Reading text:

• • •

That is how the old Kschessinska described the scene.

But it could be done more prosaically. Her father simply apprised her of the condition upon which the other father, who stood at the head of both the country and the family, had permitted the liaison: the tsarevich’s marriage must mean an immediate finish to all their relations. In this game, too, the emperor remained a good family man.

——

So she had vanquished, but her victory was the beginning of the end.

“We arranged a housewarming.… The tsarevich gave me a water service—eight gold glasses encrusted with precious stones….

“He brought me gifts quite often. I used to refuse to accept them, but he grieved so … so I had to accept them.”

She had ceased to be a dream, and he pined more and more for his distant beauty. Life and dream: accessible Mathilde and the sublime, regal princess. Little K. disappeared from his diaries.

Yet another year of his life came to an end.

“31 December [1892]. Dear Anichkov sparkled with electricity. We went to mass at 7.30. At 12 the three of us, Papa, Mama, and I, greeted the New Year. God Grant it be just like this one.”


Little K. was dancing part after part. But that was as it should be: the premier young man of Russia should have the premier ballerina for his mistress.

When the great ballet master Marius Petipa chose her to dance Esmeralda, he asked: “Are you in love?” “Yes.” “Are you suffering?” “Certainly not!” Petipa explained to her that only an artist who has known suffering can dance Esmeralda. “I understood that later,” Mathilde recalled sadly, “and then Esmeralda became my best role.”

Her time would come to understand that. She was seeing Nicholas less and less often. But she still clung to her old ties: Nicky’s dear friend Sandro and Nicky’s sister Xenia held a merry engagement party in her home.


In April 1894 Nicholas went to Coburg to attend the wedding of Alix’s brother Ernie. Soon after, the newspapers were writing about the tsarevich’s engagement to Alix of Hesse-Darmstadt. After his return from Coburg he never went to see Little K. again.

They exchanged letters. Farsighted, she asked his permission to turn to him if necessary. He replied that the days he had spent by her side would ever be the most beautiful memories of his youth. She could always turn to him.

At his request Mathilde named a place for their last meeting: the main road between Petersburg and Krasnoe Selo. She arrived from town in a carriage; he, on horseback, from camp. “As always in such instances, I found it hard to say anything—choked with weeping and lost for the right words.” She watched him recede into the distance, constantly turning around in the saddle. Thus she described the end.

——

But was this indeed the end? Although Kschessinska ceased to be Nicholas’s mistress once he became engaged to Alix of Hesse-Darmstadt in 1894, she remained a presence in the Romanov family for the rest of her life, as she recounts in her memoir, Dancing in Petersburg.

Kschessinska very quickly turned to her longtime admirer Grand Duke Sergei Mikhailovich, who as head of the Theatrical Society and the Russian ballet could secure her former position in the ballet. For of all her lovers she remained faithful to only one: the ballet.

Kschessinska’s shadow next crossed the palace threshold in May 1896 in conjunction with Nicholas’s coronation, which was to be followed by a brilliant gala concert. The dowager empress, the new tsar’s all-powerful mother, had no intention of allowing Little K. to perform, and her scandalous name was crossed off the list of performers. However, when the astonished public saw the program, there was the name: Mathilde Kschessinska, dancing the lead!

They had done everything—both his mother and the minister of the court—to convince Nicky not to permit this scandal, but Mathilde knew her old lover too well.

• • •

Information supplied:
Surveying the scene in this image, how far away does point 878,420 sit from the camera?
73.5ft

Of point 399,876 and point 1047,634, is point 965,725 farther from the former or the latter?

• • •

Required work:
**A.** In the passage about Kschessinska and Nicholas, where did the two have their last meeting?
**B.** Please explain, using the passage about Kschessinska and Nicholas, why Kschessinska turned to Grand Duke Sergei Mikhailovich.
The listing has no connection to the passage about Kschessinska and Nicholas.

Solutions to the tasks:
**A.** On the main road between Petersburg and Krasnoe Selo.

**B.** As head of the Theatrical Society and the Russian ballet, he could secure her former position in the ballet. Of all her lovers, she stayed faithful to only one: the ballet.